Dollar Tree Inc. is urging its investors to carefully review a “mini-tender” offer from the investment firm TRC Capital Investment Corp.
The Chesapeake, Va.-based discounter said it was informed that TRC was offering to buy 1.5 million shares at $89.88 per share from existing holders—a price that was 4.44% below the closing share price of Dollar Tree stock on the day the offer was made.
Mini-tender offers seek to acquire less than 5% of a company’s outstanding shares, thereby avoiding disclosure and procedural requirements under U.S. federal securities laws. As a result, mini-tender offers often do not provide investors with the same level of protections as provided by larger tender offers under the U.S. federal securities laws.
TRC has a history of making similar offers to shareholders of other companies.

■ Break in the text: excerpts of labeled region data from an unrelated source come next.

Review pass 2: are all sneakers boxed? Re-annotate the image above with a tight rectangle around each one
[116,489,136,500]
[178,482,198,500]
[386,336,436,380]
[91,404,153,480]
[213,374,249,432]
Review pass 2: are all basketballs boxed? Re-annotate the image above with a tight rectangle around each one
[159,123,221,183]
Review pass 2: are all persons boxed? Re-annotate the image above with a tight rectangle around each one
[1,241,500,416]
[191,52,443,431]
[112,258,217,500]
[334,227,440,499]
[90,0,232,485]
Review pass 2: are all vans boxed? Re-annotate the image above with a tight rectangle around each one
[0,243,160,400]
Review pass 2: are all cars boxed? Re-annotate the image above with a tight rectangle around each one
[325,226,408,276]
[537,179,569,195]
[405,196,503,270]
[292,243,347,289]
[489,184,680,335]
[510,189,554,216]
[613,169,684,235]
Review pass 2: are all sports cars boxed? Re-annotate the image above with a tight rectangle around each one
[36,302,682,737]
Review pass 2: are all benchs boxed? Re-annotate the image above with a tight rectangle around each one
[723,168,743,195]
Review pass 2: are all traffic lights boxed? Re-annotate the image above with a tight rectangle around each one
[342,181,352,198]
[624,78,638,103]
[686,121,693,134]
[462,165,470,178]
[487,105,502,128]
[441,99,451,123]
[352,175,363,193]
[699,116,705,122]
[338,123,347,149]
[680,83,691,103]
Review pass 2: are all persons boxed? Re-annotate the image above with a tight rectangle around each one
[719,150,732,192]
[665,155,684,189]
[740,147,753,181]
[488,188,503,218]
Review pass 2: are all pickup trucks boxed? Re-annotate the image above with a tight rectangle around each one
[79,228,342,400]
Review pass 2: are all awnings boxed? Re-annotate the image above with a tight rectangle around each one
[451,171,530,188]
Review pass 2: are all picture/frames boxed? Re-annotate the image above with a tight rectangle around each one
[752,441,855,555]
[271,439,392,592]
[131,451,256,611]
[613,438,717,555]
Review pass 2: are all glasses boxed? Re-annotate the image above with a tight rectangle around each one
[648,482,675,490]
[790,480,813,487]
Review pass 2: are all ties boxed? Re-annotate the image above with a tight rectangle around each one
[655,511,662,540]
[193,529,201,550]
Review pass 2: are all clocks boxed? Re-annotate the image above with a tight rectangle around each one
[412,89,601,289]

If successful, the strategy can fuel fast and lucrative trades.
On its website, the U.S. Securities and Exchange Commission advises that the people behind these offers “frequently use mini-tender offers to catch shareholders off guard,” and that investors “may end up selling at below-market prices.”
Dollar Tree said it “expresses no opinion and is remaining neutral toward TRC’s offer.” But it emphasized that shareholders are not required to respond to TRC’s offer. The offer is set to expire Jan. 24, but TRC may extend the offer or terminate it before the expiration date.